According to government data, the cargo increase in FY23 was 9.4 per cent, with total volumes reaching 711 million tonnes (mt).
This growth has occurred despite the fact that international trade has been slow for the majority of this fiscal year due to the effect of the Russia-Ukraine war on commodities.
According to statistics from the Ministry of Ports, Shipping and Waterways (MoPSW), overseas cargo handled at major ports grew by 10.2 per cent to 546.88 mt in April-February 2022-23 from 496.45 mt in April-February 2021-22.
The term “major ports” refers to those that are controlled by the central government.
Coastal cargo handled at major ports grew by 7.1 per cent during FY23, from 153.70 mt in April-February 2021-22 to 164.67 mt in FY23.
So far this fiscal year, imported and other unclassified coal volumes have increased by 89 per cent, while local thermal coal volumes have increased by 21 per cent. Crude gasoline cargo increased by 13 per cent as well.
The country's power generation industry, which is bracing for record-high electricity demand in the coming summer months, is one of the main drivers of coal demand.
To make up for the shortfall, the Centre has also instructed states to import thermal coal. Furthermore, non-power industries, particularly steel and manufacturing, are experiencing growth, which is driving demand for both coking and non-coking coal.

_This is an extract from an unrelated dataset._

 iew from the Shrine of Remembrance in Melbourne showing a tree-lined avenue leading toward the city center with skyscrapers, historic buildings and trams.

Experts think that these figures will continue to rise as more coal is transported via the rail-sea-rail (RSR) route in the coming months.
Imports of crude oil have increased since sanctions-hit Russia gave deep discounts on its oil. In February, India imported approximately 51 million barrels of crude oil from Russia, a 16 per cent increase over the 44 million barrels received in January.

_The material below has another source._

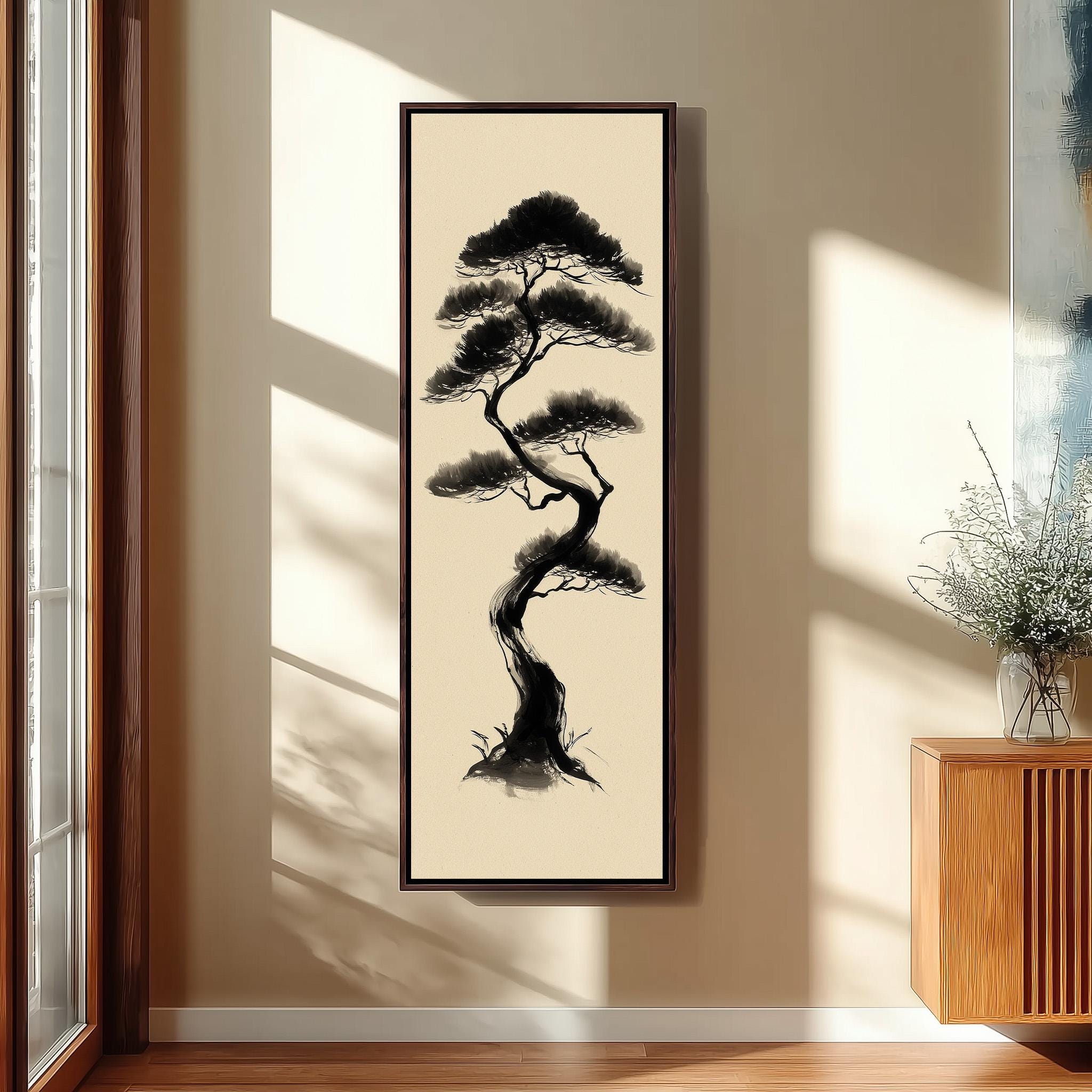 a large black and white painting of a tree hanging on a wall in a room with a wooden floor and a window.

Meanwhile, the international trade outlook remains bleak, which is likely to have an impact on the movement of the finished products.
Container prices in India fell 50 per cent year-on-year, from USD 4,237 in March 2022 to USD 2,127 in March 2023. Despite growth in all sectors and increased handling capacity at key ports like Jawaharlal Nehru Port (JNPT) and Deendayal Port (DPT), container cargo grew by a negligible amount in FY23.
In this year's budget speech, Union Finance Minister Nirmala Sitharaman said that coastal shipping will be promoted as an energy-efficient and lower-cost method of transportation, both for passengers and freight, through public-private partnership (PPP) mode with viability gap funding (VGF).
To protect transporters from such price volatility, the Centre is presently developing a production-linked incentive scheme for containers.
“The decline in demand for freight or containerised trade is due to the lack of significant inventory destocking in the US and EU, with the uncertainty around inventory restocking and consumer spending exacerbating the situation. This indicates a bleak prognosis for container price recovery in the near future,” according to a forecast issued earlier this week by Germany-based logistics platform Container Xchange.
“The excess of containers and falling demand is a bad sign for the global economy, as it indicates a decrease in buying and selling by people and businesses,” the report said.